Udało się też wychwycić anachronizmy. Przykładem jest użycie określenia „Rosja”, gdzie miał uciekać w 1026 r. norweski król Olaf II Święty10. Przecież wtedy o Rosji nie może być mowy, ale o Rusi, to jak najbardziej. Identycznym anachronizmem posiłkowano się w przypadku „rosyjskich rzek”, którymi w X w. podróżowali skandynawscy wikingowie11.

Zadanie do wykonania:
Odpowiedz krótko na podstawie wybranego fragmentu:
1. Dokąd i w którym roku miał uciekać norweski król Olaf II Święty według przytoczonego określenia?
2. Jaką nazwę tekst uznaje za właściwą dla tamtych czasów zamiast „Rosji”?
3. Kto w X w. podróżował „rosyjskimi rzekami”?

Wyciąg danych:
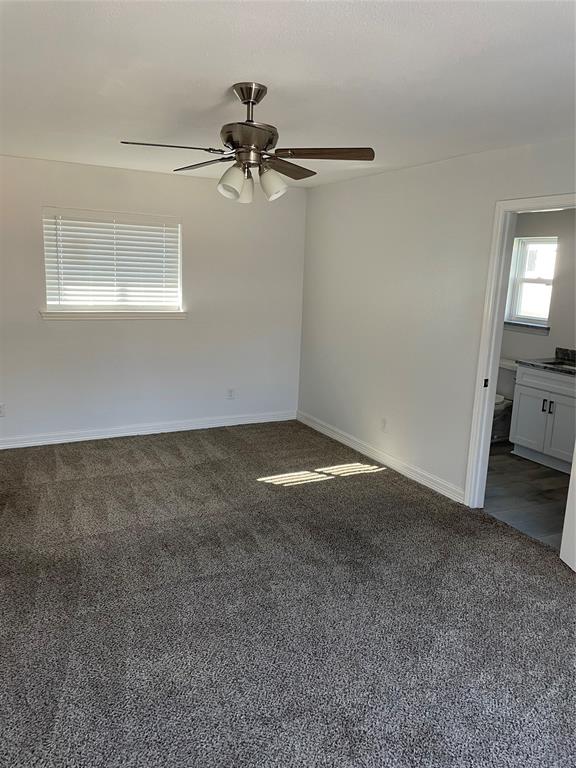Interior space featuring wall-to-wall carpeting, brushed nickel ceiling fan with integrated lighting, horizontal window blinds, and a built-in white vanity with stone-top surface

Twoje rozwiązanie:
1. Do „Rosji”, w 1026 r.
2. Ruś.
3. Skandynawscy wikingowie.